NEW YORK (ChurchMilitant.com) - The archbishop of New York was "honored" to support a fashion exhibit that mocked Catholic beauty and the sacred, sponsored by million-dollar diocesan donors.
The Metropolitan Museum of Art Costume Institute's spring exhibit, "Heavenly Bodies: Fashion and the Catholic Imagination," attempted to show the influence religion and liturgical vestments have on fashion. The exhibit borrowed pieces from the Vatican and the archives of several fashion design houses, including Versace, Dior, Chanel and Balenciaga.
Cardinal Timothy Dolan spoke at the opening of the exhibit on Monday. He posted his comments on his blog, saying "he was honored to be here" and explained the Church is there "because the Church and 'the Catholic Imagination' are all about truth, goodness and beauty." He said that God's beauty and truth are reflected "even in fashion."
Dolan singled out for praise Steven and Christine Schwarzman, billionaires who have donated millions to the archdiocese, Catholic education and Catholic Charities. In 2015, they gave a record-setting $40 million to the archdiocese for the "Kids are Our Capital" endowment campaign. Days later, the couple got the honor to welcome Pope France to a school in East Harlem.
The Schwarzmans donated around $5 million to sponsor the Met Gala. Additional support for the exhibit was provided by Condé Nast, publisher of Teen Vogue, lambasted for pushing anal sex tutorials to 13-year-olds.
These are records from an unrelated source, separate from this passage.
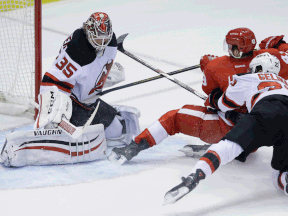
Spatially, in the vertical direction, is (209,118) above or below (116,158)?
above

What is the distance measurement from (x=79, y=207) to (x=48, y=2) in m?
Answer: 5.40

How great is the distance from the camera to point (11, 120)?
317 centimetres

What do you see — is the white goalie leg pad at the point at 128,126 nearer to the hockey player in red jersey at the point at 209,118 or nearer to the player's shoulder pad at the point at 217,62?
the hockey player in red jersey at the point at 209,118

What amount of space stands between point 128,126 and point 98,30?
2.18 ft

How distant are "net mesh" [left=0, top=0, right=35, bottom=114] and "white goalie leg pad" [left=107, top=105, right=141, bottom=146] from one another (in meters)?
0.75

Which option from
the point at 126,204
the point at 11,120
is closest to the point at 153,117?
the point at 11,120

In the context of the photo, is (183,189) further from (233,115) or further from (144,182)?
(233,115)

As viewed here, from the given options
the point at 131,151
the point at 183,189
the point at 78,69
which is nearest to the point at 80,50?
the point at 78,69

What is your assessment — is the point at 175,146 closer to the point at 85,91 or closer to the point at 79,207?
the point at 85,91

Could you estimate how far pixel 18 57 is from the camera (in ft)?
11.0

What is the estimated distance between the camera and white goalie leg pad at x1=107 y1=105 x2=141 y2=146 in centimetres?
279

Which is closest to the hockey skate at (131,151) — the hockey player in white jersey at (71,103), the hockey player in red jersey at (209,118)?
the hockey player in red jersey at (209,118)

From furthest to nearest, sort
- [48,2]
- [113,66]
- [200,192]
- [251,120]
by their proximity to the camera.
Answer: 1. [48,2]
2. [113,66]
3. [200,192]
4. [251,120]

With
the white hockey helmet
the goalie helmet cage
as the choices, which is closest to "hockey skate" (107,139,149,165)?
the white hockey helmet
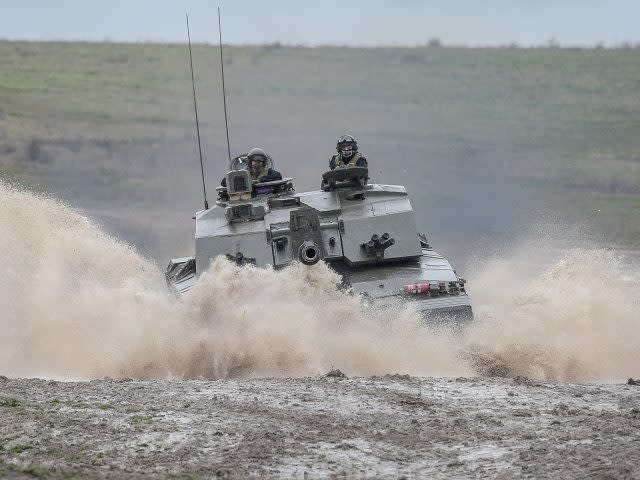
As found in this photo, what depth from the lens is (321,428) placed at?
1379 centimetres

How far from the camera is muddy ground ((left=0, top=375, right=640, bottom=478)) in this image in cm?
1232

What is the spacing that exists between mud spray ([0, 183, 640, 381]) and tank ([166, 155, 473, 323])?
53 cm

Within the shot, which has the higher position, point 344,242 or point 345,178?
point 345,178

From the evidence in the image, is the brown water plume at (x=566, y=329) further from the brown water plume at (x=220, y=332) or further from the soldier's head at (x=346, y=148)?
the soldier's head at (x=346, y=148)

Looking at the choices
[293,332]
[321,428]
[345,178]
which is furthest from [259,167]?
[321,428]

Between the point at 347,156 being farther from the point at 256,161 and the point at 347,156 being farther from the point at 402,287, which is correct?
the point at 402,287

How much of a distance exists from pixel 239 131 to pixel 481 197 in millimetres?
8389

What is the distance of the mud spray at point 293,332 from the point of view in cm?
1833

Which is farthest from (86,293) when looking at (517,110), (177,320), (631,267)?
(517,110)

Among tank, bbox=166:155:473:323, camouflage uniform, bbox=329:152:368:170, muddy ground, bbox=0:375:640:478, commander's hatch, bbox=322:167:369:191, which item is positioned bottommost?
muddy ground, bbox=0:375:640:478

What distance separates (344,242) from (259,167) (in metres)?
3.23

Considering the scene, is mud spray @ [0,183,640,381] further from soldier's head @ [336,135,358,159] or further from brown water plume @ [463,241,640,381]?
soldier's head @ [336,135,358,159]

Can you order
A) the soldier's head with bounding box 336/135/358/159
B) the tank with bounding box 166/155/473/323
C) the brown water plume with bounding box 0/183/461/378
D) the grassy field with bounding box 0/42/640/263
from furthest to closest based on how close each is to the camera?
the grassy field with bounding box 0/42/640/263 < the soldier's head with bounding box 336/135/358/159 < the tank with bounding box 166/155/473/323 < the brown water plume with bounding box 0/183/461/378

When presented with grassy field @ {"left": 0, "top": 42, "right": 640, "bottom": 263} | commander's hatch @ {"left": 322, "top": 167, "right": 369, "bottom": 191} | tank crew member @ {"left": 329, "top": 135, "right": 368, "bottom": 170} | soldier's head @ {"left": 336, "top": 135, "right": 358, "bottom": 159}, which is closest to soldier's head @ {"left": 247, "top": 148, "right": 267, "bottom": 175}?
tank crew member @ {"left": 329, "top": 135, "right": 368, "bottom": 170}
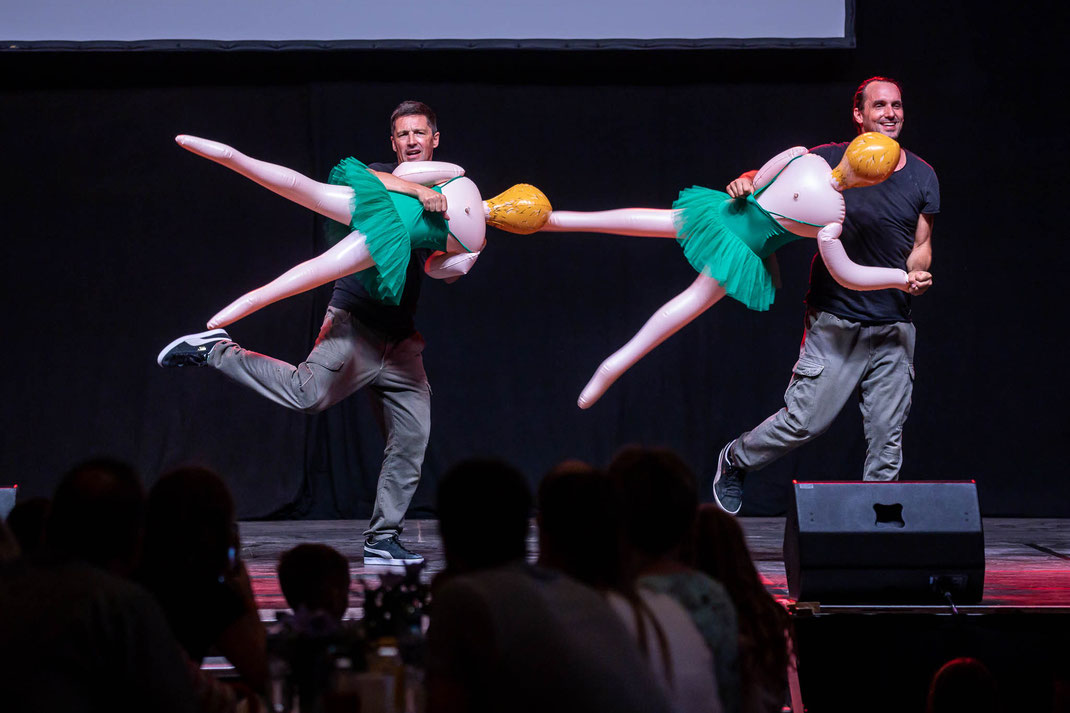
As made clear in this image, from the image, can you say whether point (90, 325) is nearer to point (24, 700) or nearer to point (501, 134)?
point (501, 134)

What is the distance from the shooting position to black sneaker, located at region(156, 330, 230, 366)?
3764 millimetres

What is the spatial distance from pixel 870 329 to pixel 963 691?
1.89m

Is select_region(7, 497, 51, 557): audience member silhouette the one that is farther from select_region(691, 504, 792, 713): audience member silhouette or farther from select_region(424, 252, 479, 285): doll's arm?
select_region(424, 252, 479, 285): doll's arm

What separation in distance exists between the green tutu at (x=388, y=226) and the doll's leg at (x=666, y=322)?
733 mm

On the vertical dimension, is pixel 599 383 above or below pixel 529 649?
above

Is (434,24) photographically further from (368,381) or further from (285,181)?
(368,381)

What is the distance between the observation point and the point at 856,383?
3834 mm

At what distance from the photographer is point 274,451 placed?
5496 millimetres

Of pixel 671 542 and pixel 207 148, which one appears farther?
pixel 207 148

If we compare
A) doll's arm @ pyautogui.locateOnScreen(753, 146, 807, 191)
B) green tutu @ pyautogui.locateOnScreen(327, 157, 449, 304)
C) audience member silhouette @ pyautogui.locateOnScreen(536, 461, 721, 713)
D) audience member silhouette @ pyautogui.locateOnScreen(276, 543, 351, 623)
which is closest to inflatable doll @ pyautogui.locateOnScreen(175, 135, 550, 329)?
green tutu @ pyautogui.locateOnScreen(327, 157, 449, 304)

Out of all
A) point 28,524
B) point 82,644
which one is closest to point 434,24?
point 28,524

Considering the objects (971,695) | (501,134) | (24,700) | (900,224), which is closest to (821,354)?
(900,224)

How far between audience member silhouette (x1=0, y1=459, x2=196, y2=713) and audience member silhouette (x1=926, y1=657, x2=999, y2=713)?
55.3 inches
Forbes has estimated that Mr. Schwarzman's net worth is over $12 billion, and the New York Times reports that his charitable contributions can ignite controversy.
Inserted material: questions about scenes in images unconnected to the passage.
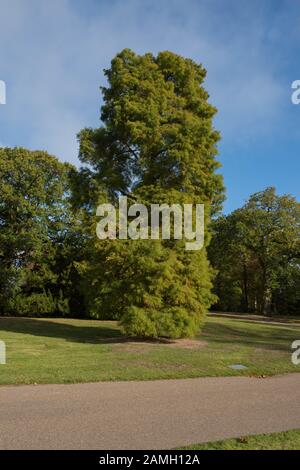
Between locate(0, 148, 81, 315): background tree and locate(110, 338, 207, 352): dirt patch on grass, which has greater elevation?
locate(0, 148, 81, 315): background tree

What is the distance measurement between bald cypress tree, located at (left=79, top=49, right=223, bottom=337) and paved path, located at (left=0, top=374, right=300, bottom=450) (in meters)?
5.98

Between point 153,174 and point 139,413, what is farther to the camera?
point 153,174

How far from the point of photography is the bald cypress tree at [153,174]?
48.4 ft

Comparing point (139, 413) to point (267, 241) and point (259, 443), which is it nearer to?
point (259, 443)

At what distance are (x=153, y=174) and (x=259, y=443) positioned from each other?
1330 centimetres

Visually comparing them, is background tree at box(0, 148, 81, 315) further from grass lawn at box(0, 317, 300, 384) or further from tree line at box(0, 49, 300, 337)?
grass lawn at box(0, 317, 300, 384)

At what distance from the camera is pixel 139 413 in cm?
638

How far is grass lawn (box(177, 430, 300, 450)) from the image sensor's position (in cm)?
503

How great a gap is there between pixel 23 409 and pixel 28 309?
23225mm

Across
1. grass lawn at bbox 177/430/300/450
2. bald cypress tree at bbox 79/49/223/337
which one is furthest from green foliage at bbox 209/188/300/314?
grass lawn at bbox 177/430/300/450

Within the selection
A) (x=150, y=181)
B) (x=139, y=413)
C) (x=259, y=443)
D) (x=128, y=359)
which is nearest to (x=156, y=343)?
(x=128, y=359)

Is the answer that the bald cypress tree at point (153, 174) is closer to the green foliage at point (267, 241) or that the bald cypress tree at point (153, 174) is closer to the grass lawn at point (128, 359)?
the grass lawn at point (128, 359)
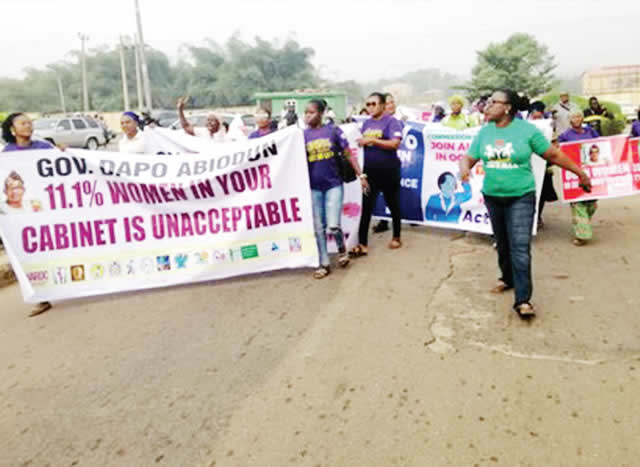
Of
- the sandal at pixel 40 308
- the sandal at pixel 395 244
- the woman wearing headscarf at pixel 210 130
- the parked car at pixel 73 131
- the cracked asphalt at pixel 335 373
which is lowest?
the cracked asphalt at pixel 335 373

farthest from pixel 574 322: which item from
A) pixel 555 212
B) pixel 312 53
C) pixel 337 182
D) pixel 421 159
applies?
pixel 312 53

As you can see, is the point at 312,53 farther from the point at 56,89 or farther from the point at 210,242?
the point at 210,242

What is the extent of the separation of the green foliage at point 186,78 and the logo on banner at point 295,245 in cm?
6731

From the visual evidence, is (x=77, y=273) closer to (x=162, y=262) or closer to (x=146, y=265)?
(x=146, y=265)

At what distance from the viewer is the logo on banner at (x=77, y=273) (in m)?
5.22

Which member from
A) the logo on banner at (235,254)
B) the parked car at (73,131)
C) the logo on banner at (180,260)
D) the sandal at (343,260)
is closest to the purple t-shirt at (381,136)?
the sandal at (343,260)

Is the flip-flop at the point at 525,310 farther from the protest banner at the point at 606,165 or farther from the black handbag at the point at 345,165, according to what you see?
the protest banner at the point at 606,165

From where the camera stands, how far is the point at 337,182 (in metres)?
5.64

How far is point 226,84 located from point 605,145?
6926 centimetres

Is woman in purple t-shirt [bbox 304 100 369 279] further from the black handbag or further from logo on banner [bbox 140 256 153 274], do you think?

"This is partly because the gifts often come with conditions," it says.
Christine Schwarzman is Catholic, and not long after she married Steven — second marriages for them both — the couple began entertaining the late archbishop of New York, Cdl. Edward Egan. Steven Schwarzman "happily gave financial advice for Cdl. Egan to take back to the archdiocese."
Cardinal Dolan attended the Met Gala, the fundraiser for the museum and an event that often pushes the boundaries of fashion and decency, as outfits from past events are often skimpy and inappropriate. This year's theme was taken from the Heavenly Bodies exhibit and celebrities attending took their cues from the exhibit, profaning sacred symbolism with immodest outfits meant to emphasize sensuality.
While many of the exhibits were not offensive, some crossed the line, e.g., priestly cassocks made into women's dresses and a leather S&M bondage mask adorned with Rosary beads.
The Metropolitan Museum of Art exhibit's curator, Andrew Bolton, explained his vision in a blog post, saying "garments will reference the hierarchies and gendered distinctions of the Roman Catholic Church, as well as the cult of the Virgin Mary."
He said "dress is fundamental to any discussion about religion" and went on to mention that most of the designers featured in "Heavenly Bodies" were raised as Roman Catholics but "many of them no longer practice Catholicism." He said their use of Christian symbolism reflects the influence of their Catholic sensibilities, noting that the observations Fr. Andrew Greeley made in his book The Catholic Imagination "reverberate throughout the exhibition's themes."
Greeley speculates in his book that "there is a propensity among Catholics to take the objects and events and persons of ordinary life as hints of what God is like," making the case that in certain erotically charged art shows, "human arousal is a hint of divine arousal."
Bolton consulted with homosexualist Jesuit priest, Fr. James Martin, during the creation of the exhibit. In an interview with WWD, Martin praised Bolton's Jesuit education and his knowledge of theology, saying "sometimes it's like speaking to a theologian."
"I would suspect that most people who are going to a show like this are pretty sophisticated and already understand the place of the Church in art history," Martin said.